Which lines of the listing below contain the word "solar"? Show each of them in full.
--- Begin Provided records ---
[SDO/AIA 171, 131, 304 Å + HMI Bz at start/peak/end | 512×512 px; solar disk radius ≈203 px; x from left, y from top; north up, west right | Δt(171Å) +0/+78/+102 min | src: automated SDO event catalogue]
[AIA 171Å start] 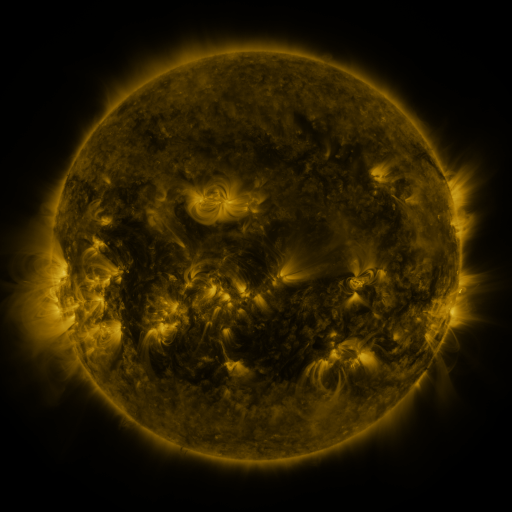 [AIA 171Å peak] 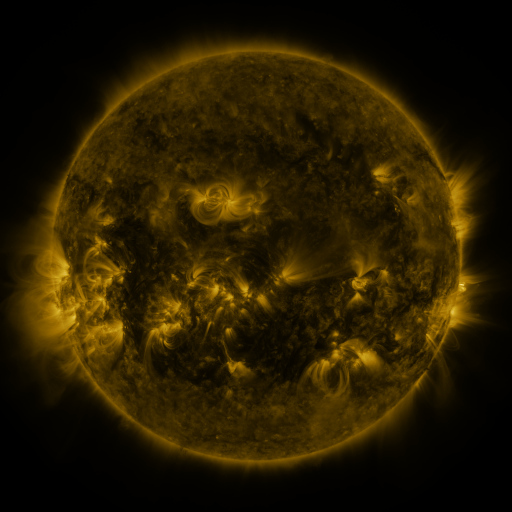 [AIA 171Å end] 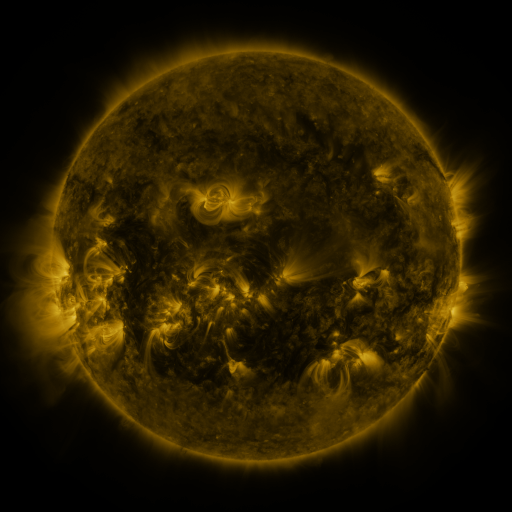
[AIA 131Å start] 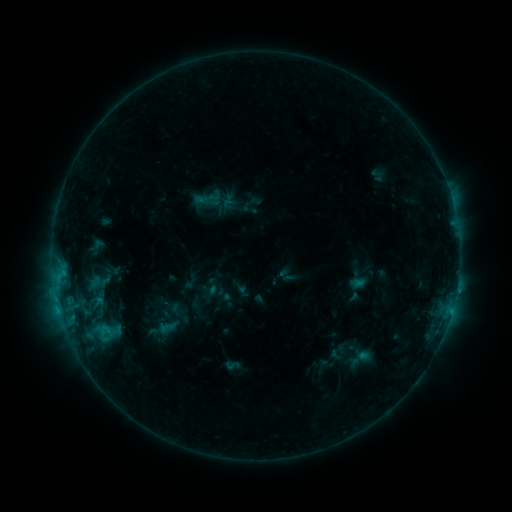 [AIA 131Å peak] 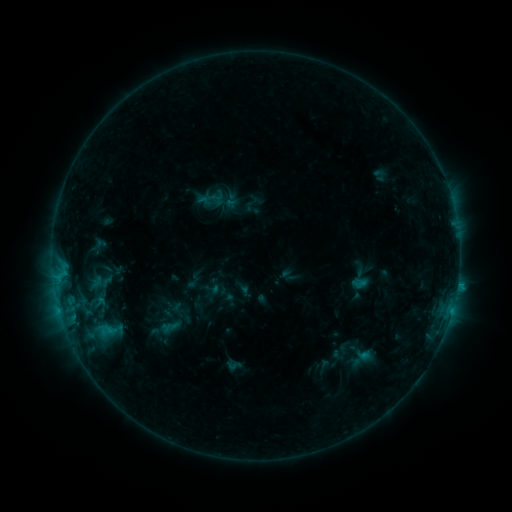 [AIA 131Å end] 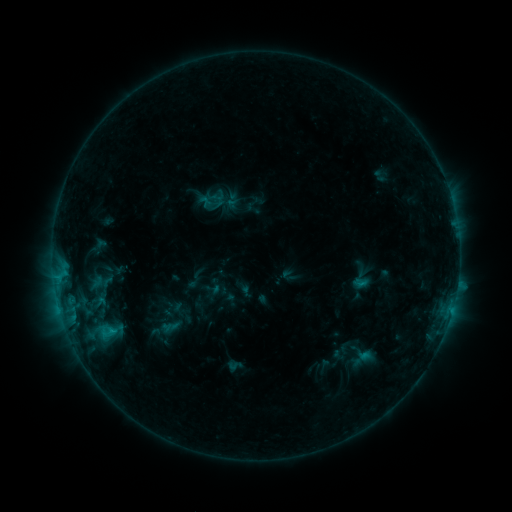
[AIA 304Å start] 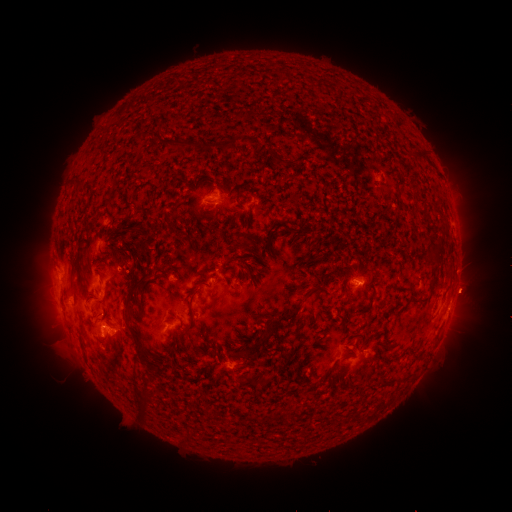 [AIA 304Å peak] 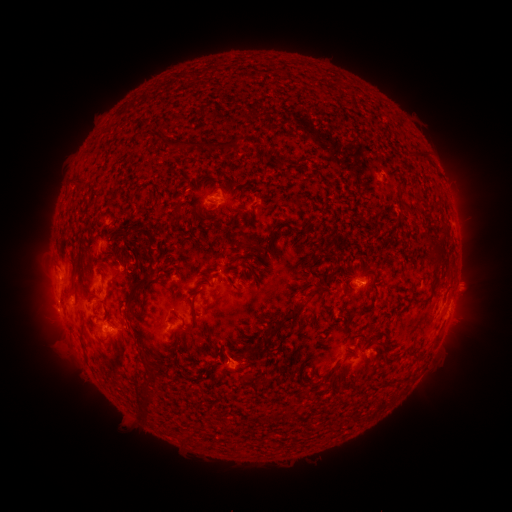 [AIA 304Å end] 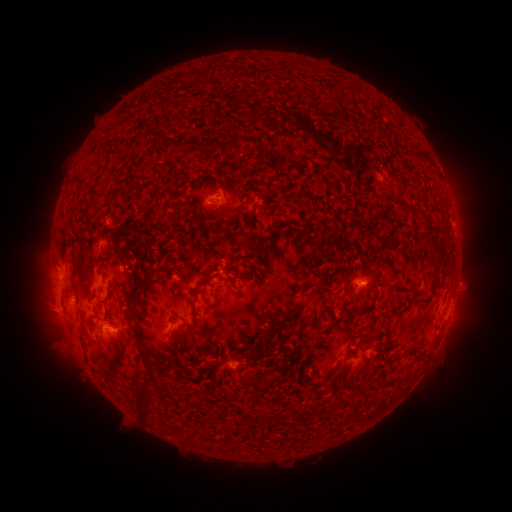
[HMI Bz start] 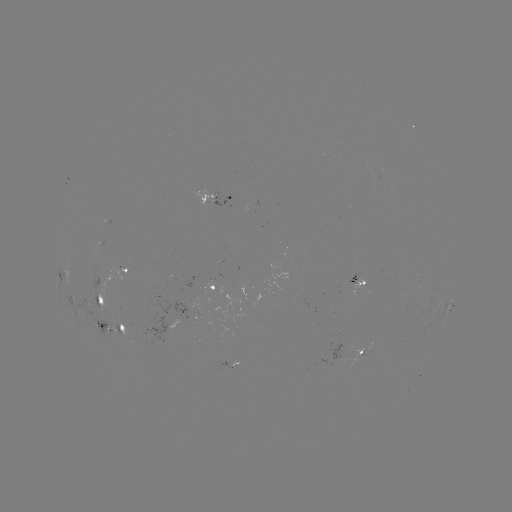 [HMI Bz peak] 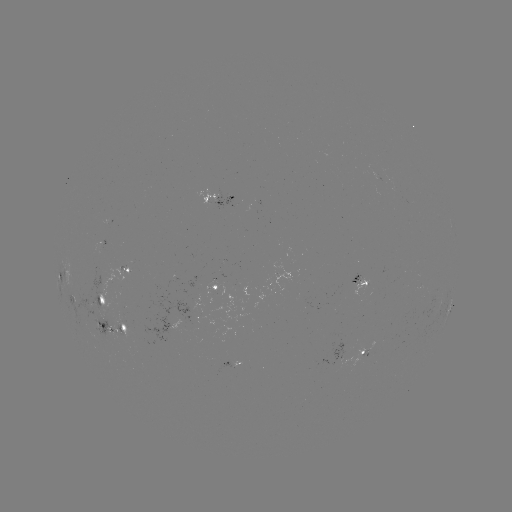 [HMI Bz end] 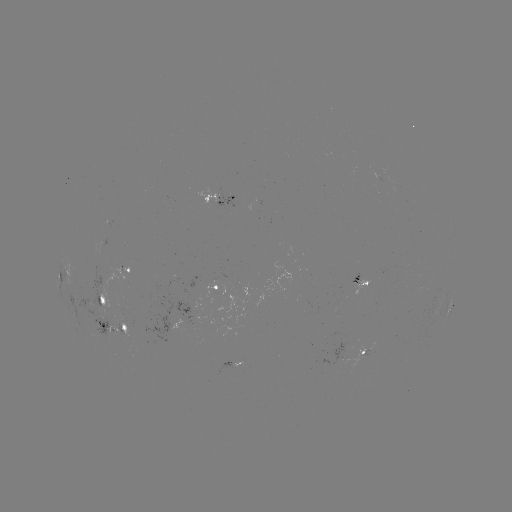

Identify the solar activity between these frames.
emerging-flux region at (100, 320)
--- End Provided records ---
Output for this task:
[SDO/AIA 171, 131, 304 Å + HMI Bz at start/peak/end | 512×512 px; solar disk radius ≈203 px; x from left, y from top; north up, west right | Δt(171Å) +0/+78/+102 min | src: automated SDO event catalogue]
Identify the solar activity between these frames.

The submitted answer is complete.